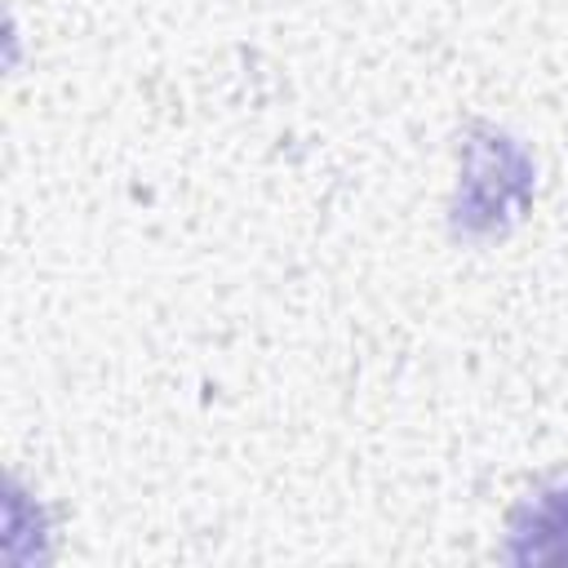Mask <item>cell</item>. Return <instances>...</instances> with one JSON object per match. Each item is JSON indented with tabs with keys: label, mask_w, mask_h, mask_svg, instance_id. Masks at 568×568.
I'll use <instances>...</instances> for the list:
<instances>
[{
	"label": "cell",
	"mask_w": 568,
	"mask_h": 568,
	"mask_svg": "<svg viewBox=\"0 0 568 568\" xmlns=\"http://www.w3.org/2000/svg\"><path fill=\"white\" fill-rule=\"evenodd\" d=\"M510 564H568V475L528 493L506 519Z\"/></svg>",
	"instance_id": "cell-1"
}]
</instances>
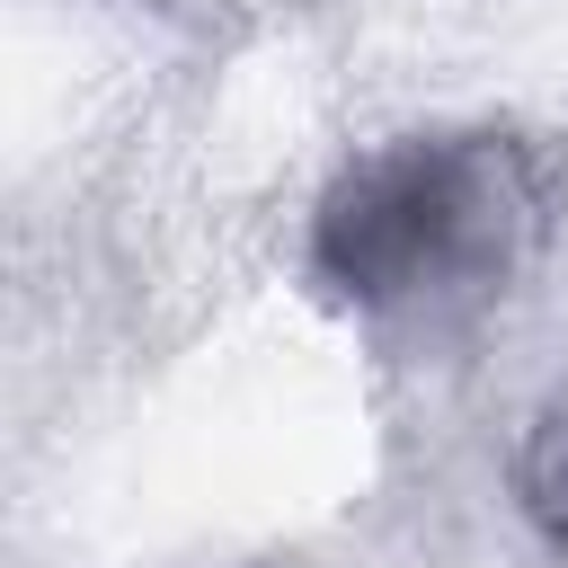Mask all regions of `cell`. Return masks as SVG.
<instances>
[{"instance_id": "6da1fadb", "label": "cell", "mask_w": 568, "mask_h": 568, "mask_svg": "<svg viewBox=\"0 0 568 568\" xmlns=\"http://www.w3.org/2000/svg\"><path fill=\"white\" fill-rule=\"evenodd\" d=\"M515 186L488 151H390L320 222V257L364 302H426L506 257Z\"/></svg>"}, {"instance_id": "7a4b0ae2", "label": "cell", "mask_w": 568, "mask_h": 568, "mask_svg": "<svg viewBox=\"0 0 568 568\" xmlns=\"http://www.w3.org/2000/svg\"><path fill=\"white\" fill-rule=\"evenodd\" d=\"M524 506H532V524L568 550V417H550V426L532 435V453H524Z\"/></svg>"}]
</instances>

▶ _What you should do_
Write out the listing above word for word, without the pictures.

▶ _Solved problem_
Mask <item>cell</item>. Return <instances>...</instances> with one JSON object per match. Each item is JSON indented with tabs with keys: label, mask_w, mask_h, mask_svg, instance_id. Masks at 568×568.
I'll use <instances>...</instances> for the list:
<instances>
[{
	"label": "cell",
	"mask_w": 568,
	"mask_h": 568,
	"mask_svg": "<svg viewBox=\"0 0 568 568\" xmlns=\"http://www.w3.org/2000/svg\"><path fill=\"white\" fill-rule=\"evenodd\" d=\"M510 564H568V475L528 493L506 519Z\"/></svg>",
	"instance_id": "cell-1"
}]
</instances>
Mask all regions of `cell`. Return masks as SVG.
<instances>
[{"instance_id": "6da1fadb", "label": "cell", "mask_w": 568, "mask_h": 568, "mask_svg": "<svg viewBox=\"0 0 568 568\" xmlns=\"http://www.w3.org/2000/svg\"><path fill=\"white\" fill-rule=\"evenodd\" d=\"M515 186L488 151H390L320 222V257L364 302H426L506 257Z\"/></svg>"}, {"instance_id": "7a4b0ae2", "label": "cell", "mask_w": 568, "mask_h": 568, "mask_svg": "<svg viewBox=\"0 0 568 568\" xmlns=\"http://www.w3.org/2000/svg\"><path fill=\"white\" fill-rule=\"evenodd\" d=\"M524 506H532V524L568 550V417H550V426L532 435V453H524Z\"/></svg>"}]
</instances>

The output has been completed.